%%

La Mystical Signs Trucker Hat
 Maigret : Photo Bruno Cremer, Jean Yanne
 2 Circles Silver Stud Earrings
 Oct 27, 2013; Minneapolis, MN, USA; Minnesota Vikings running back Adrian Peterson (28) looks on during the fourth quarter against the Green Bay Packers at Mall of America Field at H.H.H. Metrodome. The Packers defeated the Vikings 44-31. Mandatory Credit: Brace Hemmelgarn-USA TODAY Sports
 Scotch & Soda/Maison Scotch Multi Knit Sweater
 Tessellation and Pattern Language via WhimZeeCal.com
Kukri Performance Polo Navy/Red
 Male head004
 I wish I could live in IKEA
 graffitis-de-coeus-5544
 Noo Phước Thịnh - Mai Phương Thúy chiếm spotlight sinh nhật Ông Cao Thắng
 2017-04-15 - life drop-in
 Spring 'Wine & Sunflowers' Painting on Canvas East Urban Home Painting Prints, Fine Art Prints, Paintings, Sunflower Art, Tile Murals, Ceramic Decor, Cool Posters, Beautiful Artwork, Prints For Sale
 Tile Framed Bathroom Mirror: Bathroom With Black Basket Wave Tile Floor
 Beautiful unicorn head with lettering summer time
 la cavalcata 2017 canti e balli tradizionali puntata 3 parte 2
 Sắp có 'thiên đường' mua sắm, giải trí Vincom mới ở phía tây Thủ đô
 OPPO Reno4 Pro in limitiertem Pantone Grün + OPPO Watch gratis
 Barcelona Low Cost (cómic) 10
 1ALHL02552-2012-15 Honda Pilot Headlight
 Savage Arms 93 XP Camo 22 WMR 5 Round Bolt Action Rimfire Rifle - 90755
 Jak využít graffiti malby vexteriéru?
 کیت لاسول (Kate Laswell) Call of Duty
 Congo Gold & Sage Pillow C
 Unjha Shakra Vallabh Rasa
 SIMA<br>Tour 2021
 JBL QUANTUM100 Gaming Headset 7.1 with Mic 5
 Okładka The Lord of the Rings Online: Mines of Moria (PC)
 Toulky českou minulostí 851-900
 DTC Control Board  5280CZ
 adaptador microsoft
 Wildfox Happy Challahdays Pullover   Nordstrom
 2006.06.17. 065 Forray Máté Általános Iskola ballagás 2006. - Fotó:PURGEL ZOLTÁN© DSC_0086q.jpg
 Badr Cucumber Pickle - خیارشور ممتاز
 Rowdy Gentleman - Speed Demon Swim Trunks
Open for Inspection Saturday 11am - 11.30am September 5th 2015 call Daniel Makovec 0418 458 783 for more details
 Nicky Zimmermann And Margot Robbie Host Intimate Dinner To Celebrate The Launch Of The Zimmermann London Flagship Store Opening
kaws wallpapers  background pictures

%%

**WHAT YOU SHOULD DO**
Give a word-for-word copy of the records.

**SOLUTION TO THIS PROBLEM**
La Mystical Signs Trucker Hat
 Maigret : Photo Bruno Cremer, Jean Yanne
 2 Circles Silver Stud Earrings
 Oct 27, 2013; Minneapolis, MN, USA; Minnesota Vikings running back Adrian Peterson (28) looks on during the fourth quarter against the Green Bay Packers at Mall of America Field at H.H.H. Metrodome. The Packers defeated the Vikings 44-31. Mandatory Credit: Brace Hemmelgarn-USA TODAY Sports
 Scotch & Soda/Maison Scotch Multi Knit Sweater
 Tessellation and Pattern Language via WhimZeeCal.com
Kukri Performance Polo Navy/Red
 Male head004
 I wish I could live in IKEA
 graffitis-de-coeus-5544
 Noo Phước Thịnh - Mai Phương Thúy chiếm spotlight sinh nhật Ông Cao Thắng
 2017-04-15 - life drop-in
 Spring 'Wine & Sunflowers' Painting on Canvas East Urban Home Painting Prints, Fine Art Prints, Paintings, Sunflower Art, Tile Murals, Ceramic Decor, Cool Posters, Beautiful Artwork, Prints For Sale
 Tile Framed Bathroom Mirror: Bathroom With Black Basket Wave Tile Floor
 Beautiful unicorn head with lettering summer time
 la cavalcata 2017 canti e balli tradizionali puntata 3 parte 2
 Sắp có 'thiên đường' mua sắm, giải trí Vincom mới ở phía tây Thủ đô
 OPPO Reno4 Pro in limitiertem Pantone Grün + OPPO Watch gratis
 Barcelona Low Cost (cómic) 10
 1ALHL02552-2012-15 Honda Pilot Headlight
 Savage Arms 93 XP Camo 22 WMR 5 Round Bolt Action Rimfire Rifle - 90755
 Jak využít graffiti malby vexteriéru?
 کیت لاسول (Kate Laswell) Call of Duty
 Congo Gold & Sage Pillow C
 Unjha Shakra Vallabh Rasa
 SIMA<br>Tour 2021
 JBL QUANTUM100 Gaming Headset 7.1 with Mic 5
 Okładka The Lord of the Rings Online: Mines of Moria (PC)
 Toulky českou minulostí 851-900
 DTC Control Board  5280CZ
 adaptador microsoft
 Wildfox Happy Challahdays Pullover   Nordstrom
 2006.06.17. 065 Forray Máté Általános Iskola ballagás 2006. - Fotó:PURGEL ZOLTÁN© DSC_0086q.jpg
 Badr Cucumber Pickle - خیارشور ممتاز
 Rowdy Gentleman - Speed Demon Swim Trunks
Open for Inspection Saturday 11am - 11.30am September 5th 2015 call Daniel Makovec 0418 458 783 for more details
 Nicky Zimmermann And Margot Robbie Host Intimate Dinner To Celebrate The Launch Of The Zimmermann London Flagship Store Opening
kaws wallpapers  background pictures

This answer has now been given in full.